-- SUPPLIED PASSAGE --
....

| lesley153
|
Thank you for the vote of confidence, Jazmee. Actually, I've been thinking - I think it would have irritated me even if my niece hadn't been smug and patronising and really just plain rude.
Merv called for the Thursday paper which hadn't arrived yet. He's off on a seaside jazz weekend. So will I keep the Thursday paper for him. And the Sunday one. He sounded like he was phoning in a grocery order.
I responded with the deep sarcasm that I do my best to reserve for real life. I told him I didn't mind being his newspaper convenience.
"You what?" he said, looking genuinely puzzled.
You've stopped deliveries because you think they disturb the neighbours. Do you know if they do? And how about the normal post - does that disturb the neighbours too?
"Yeah, well, er... he said. He shrugged and disappeared for his musical break. He couldn't have looked more uncomprehending if I'd hammered a crayon into his brain.

....

-- PARTS OF THE EXERCISE --
a: From the post above about Merv and the newspapers, reproduce the passage that begins at the words "I responded with" and ends after "into his brain.".
b: In the post about Merv and the newspapers, what is Merv going off to?

[Dataset excerpt]
....

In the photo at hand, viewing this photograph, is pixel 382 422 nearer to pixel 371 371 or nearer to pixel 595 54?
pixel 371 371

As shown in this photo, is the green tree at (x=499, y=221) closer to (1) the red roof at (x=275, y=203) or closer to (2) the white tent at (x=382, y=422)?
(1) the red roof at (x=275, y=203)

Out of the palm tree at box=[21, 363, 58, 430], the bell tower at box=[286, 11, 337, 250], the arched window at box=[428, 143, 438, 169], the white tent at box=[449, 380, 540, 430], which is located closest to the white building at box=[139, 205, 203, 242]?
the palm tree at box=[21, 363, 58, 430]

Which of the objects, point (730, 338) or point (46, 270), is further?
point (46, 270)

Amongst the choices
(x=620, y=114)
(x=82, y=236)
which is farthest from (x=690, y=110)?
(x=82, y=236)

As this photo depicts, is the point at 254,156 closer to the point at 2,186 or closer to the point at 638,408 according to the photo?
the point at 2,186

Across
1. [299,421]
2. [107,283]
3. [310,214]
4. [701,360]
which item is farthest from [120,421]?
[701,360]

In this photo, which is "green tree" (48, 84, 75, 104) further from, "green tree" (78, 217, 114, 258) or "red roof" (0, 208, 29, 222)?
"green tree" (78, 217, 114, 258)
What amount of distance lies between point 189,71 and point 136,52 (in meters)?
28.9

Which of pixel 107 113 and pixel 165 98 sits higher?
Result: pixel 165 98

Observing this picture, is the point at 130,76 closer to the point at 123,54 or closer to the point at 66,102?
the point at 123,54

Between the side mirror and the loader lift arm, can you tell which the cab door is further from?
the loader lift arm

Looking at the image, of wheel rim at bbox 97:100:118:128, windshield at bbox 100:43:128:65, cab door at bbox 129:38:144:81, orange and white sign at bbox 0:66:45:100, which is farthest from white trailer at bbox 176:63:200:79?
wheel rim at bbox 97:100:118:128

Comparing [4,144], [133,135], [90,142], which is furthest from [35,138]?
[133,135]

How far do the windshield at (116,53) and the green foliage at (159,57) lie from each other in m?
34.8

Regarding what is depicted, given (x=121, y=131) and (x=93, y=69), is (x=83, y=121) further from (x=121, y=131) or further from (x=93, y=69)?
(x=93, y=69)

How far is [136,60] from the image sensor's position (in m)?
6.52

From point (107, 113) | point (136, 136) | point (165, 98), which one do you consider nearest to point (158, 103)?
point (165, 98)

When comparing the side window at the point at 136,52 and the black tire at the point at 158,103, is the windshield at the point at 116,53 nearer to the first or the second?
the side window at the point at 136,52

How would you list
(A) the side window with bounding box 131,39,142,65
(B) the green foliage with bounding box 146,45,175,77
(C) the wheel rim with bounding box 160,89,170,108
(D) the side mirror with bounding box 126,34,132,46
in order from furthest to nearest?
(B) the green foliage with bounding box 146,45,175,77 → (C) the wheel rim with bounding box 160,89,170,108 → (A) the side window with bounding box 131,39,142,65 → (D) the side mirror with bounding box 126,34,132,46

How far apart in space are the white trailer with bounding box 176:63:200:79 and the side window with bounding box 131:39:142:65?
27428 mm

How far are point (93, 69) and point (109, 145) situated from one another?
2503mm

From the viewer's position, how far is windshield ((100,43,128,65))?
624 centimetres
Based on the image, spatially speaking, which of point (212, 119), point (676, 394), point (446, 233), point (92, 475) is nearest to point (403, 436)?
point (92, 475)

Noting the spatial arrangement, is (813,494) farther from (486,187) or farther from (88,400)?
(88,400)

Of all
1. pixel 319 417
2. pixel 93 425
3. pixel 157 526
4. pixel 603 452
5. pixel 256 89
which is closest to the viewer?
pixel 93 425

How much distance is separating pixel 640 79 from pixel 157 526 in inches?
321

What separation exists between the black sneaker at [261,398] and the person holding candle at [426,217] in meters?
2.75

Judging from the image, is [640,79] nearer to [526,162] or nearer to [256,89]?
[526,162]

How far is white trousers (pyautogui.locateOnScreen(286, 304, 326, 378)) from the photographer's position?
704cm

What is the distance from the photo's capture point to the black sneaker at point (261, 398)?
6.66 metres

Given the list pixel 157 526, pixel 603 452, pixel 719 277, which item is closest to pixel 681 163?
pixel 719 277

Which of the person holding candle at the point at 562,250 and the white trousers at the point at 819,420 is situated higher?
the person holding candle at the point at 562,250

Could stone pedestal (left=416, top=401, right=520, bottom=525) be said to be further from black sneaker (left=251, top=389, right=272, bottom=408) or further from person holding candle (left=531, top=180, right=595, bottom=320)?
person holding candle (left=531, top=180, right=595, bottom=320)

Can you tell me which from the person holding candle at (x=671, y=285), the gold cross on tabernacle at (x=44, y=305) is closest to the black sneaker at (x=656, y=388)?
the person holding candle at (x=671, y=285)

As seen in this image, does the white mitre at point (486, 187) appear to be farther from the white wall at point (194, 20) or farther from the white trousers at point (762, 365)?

....

-- THE ANSWERS --
a:
I responded with the deep sarcasm that I do my best to reserve for real life. I told him I didn't mind being his newspaper convenience.
"You what?" he said, looking genuinely puzzled.
You've stopped deliveries because you think they disturb the neighbours. Do you know if they do? And how about the normal post - does that disturb the neighbours too?
"Yeah, well, er... he said. He shrugged and disappeared for his musical break. He couldn't have looked more uncomprehending if I'd hammered a crayon into his brain.

b: A seaside jazz weekend.